Kshetresa Chandra Chattopadhyaya (1896–1974) was a distinguished scholar of Sanskrit from India. A scholar of Sanskrit, Veda, grammar, Pali, Prakrit and philology, he was born on 27 October 1896 in village Nimta of North 24 Parganas in what was then Bengal. He came from an illustrious family of Kulina Brahmans of Deshmukho in District Hooghly. The Indian writer Bankim Chandra Chattopadhyay belonged to the same family and Kshetresa Chandra Chattopadhyaya inherited the spirit of Indian renaissance from him.

==Education==
Chattopadhyaya studied in a number of schools and passed the matriculation examination of the Calcutta University in 1913 from Hindu School of Calcutta. He then attended the Presidency College, Calcutta for Intermediate examination and passed in 1915. He then migrated to the United Province of Agra and Oudh and passed the B.A. examination of Allahabad University (1917) and M.A. in Sanskrit from Queen's College, Benares (1919). He also passed the M.A. Examination in Veda from Calcutta University in 1921 and Vedant in 1922. He in his college days became an intimate friend of Subhas Chandra Bose who later became a prominent figure in Indian politics and the Indian independence movement. Chattopadhyaya was a student of Dr. Ganganath Jha.

==Career==
Chattopadhyaya joined University of Allahabad as a lecturer in the department of Sanskrit in 1924. In the year 1950 he was promoted to reader and from 1956 for about a couple of years he acted as professor of Sanskrit. Later he became Director, Research Institute at Sampurnanand Sanskrit University, Benares. As the director, he was in a position to guide research exclusively.

Chattopadhyaya was the editor of book series Sarasvati Bhavana Granthamala and famous Sanskrit Journal, Sarasvati Susama. He was also appointed as a special scholar for comparative study of Veda and Avesta by the Ministry of Education, Govt. of India at Kendriya Sanskrit Vidyapeeth, Tirupati. The Calcutta University appointed him Stephan's Nirmalendu Ghosh Lecturer on Comparative Religion in 1960 (In that period he was on leave from Sampurnanand Sanskrit University).

What you need to do
**a)** In the Chattopadhyaya biography, rewrite everything from "Chattopadhyaya was the" down to "Sampurnanand Sanskrit University).", substituting "general editor" for "editor".
**b)** Answer these questions from the Chattopadhyaya biography:
(i) In what year did Chattopadhyaya pass the matriculation examination of the Calcutta University?
(ii) Which university did he join as a lecturer in the department of Sanskrit in 1924?
(iii) Which body appointed him as a special scholar for comparative study of Veda and Avesta?
The data come from a separate source.

Material supplied

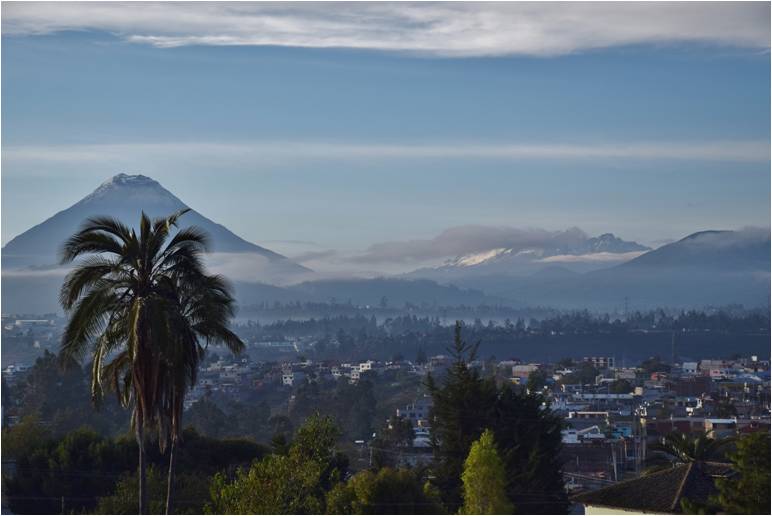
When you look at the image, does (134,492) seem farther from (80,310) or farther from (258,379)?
(258,379)

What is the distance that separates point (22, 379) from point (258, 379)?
146 feet

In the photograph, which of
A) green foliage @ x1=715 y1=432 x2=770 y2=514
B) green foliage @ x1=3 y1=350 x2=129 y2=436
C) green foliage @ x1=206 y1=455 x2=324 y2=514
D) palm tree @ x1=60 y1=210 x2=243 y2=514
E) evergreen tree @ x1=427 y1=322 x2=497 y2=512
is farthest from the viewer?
green foliage @ x1=3 y1=350 x2=129 y2=436

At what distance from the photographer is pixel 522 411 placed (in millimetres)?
36094

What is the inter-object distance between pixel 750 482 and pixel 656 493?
15.1ft

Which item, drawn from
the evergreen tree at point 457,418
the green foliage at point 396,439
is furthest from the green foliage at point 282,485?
the green foliage at point 396,439

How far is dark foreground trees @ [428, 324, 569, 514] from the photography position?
32.1m

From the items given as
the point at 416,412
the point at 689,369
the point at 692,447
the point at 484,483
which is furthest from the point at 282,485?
the point at 689,369

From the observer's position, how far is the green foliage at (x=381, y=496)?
70.0 feet

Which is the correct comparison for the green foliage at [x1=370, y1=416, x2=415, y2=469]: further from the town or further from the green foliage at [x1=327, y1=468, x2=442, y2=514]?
the green foliage at [x1=327, y1=468, x2=442, y2=514]

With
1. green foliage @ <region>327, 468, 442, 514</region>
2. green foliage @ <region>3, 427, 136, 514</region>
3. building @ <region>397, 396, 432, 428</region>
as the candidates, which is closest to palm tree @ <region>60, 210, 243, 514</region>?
green foliage @ <region>327, 468, 442, 514</region>

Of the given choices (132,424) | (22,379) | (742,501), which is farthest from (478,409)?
(22,379)

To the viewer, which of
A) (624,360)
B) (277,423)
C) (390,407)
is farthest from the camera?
(624,360)

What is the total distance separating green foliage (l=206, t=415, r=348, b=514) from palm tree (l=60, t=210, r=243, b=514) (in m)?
2.06

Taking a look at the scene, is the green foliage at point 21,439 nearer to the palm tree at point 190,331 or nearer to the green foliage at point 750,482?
the palm tree at point 190,331
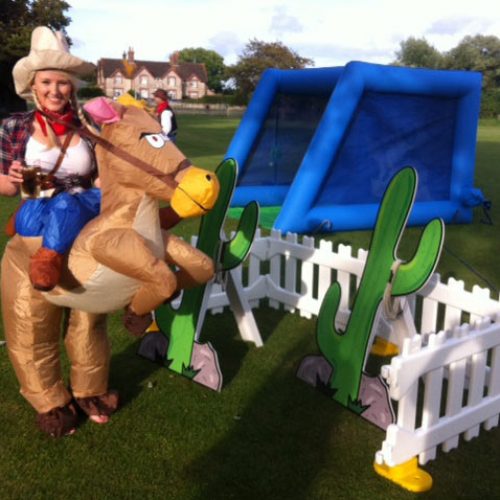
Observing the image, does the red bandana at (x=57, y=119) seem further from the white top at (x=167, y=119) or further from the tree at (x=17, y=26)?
the tree at (x=17, y=26)

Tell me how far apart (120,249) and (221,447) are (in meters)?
1.18

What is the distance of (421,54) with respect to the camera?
60.8m

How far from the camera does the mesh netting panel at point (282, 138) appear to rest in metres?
9.11

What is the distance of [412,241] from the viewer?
7.93 meters

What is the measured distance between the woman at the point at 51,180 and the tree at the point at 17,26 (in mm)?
23420

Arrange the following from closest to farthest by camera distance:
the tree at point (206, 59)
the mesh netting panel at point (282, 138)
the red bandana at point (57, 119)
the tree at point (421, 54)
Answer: the red bandana at point (57, 119) < the mesh netting panel at point (282, 138) < the tree at point (421, 54) < the tree at point (206, 59)

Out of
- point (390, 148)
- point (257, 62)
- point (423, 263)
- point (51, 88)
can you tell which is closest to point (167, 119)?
point (390, 148)

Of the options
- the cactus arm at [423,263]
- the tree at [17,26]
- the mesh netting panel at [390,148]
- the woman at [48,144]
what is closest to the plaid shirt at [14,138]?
the woman at [48,144]

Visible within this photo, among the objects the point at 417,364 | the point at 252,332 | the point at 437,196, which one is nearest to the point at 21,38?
the point at 437,196

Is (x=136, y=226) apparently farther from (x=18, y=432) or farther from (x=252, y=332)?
(x=252, y=332)

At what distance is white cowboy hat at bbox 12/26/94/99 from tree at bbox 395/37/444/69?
2422 inches

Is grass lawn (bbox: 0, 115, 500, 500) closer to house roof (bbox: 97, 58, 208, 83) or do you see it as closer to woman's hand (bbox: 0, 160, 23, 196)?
woman's hand (bbox: 0, 160, 23, 196)

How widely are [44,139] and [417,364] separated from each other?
2.00 m

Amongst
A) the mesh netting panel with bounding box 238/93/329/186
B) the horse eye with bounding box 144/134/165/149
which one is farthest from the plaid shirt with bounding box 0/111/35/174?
the mesh netting panel with bounding box 238/93/329/186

Answers by item number
**a)**
Chattopadhyaya was the general editor of book series Sarasvati Bhavana Granthamala and famous Sanskrit Journal, Sarasvati Susama. He was also appointed as a special scholar for comparative study of Veda and Avesta by the Ministry of Education, Govt. of India at Kendriya Sanskrit Vidyapeeth, Tirupati. The Calcutta University appointed him Stephan's Nirmalendu Ghosh Lecturer on Comparative Religion in 1960 (In that period he was on leave from Sampurnanand Sanskrit University).

**b)**
(i) 1913
(ii) The University of Allahabad
(iii) The Ministry of Education, Govt. of India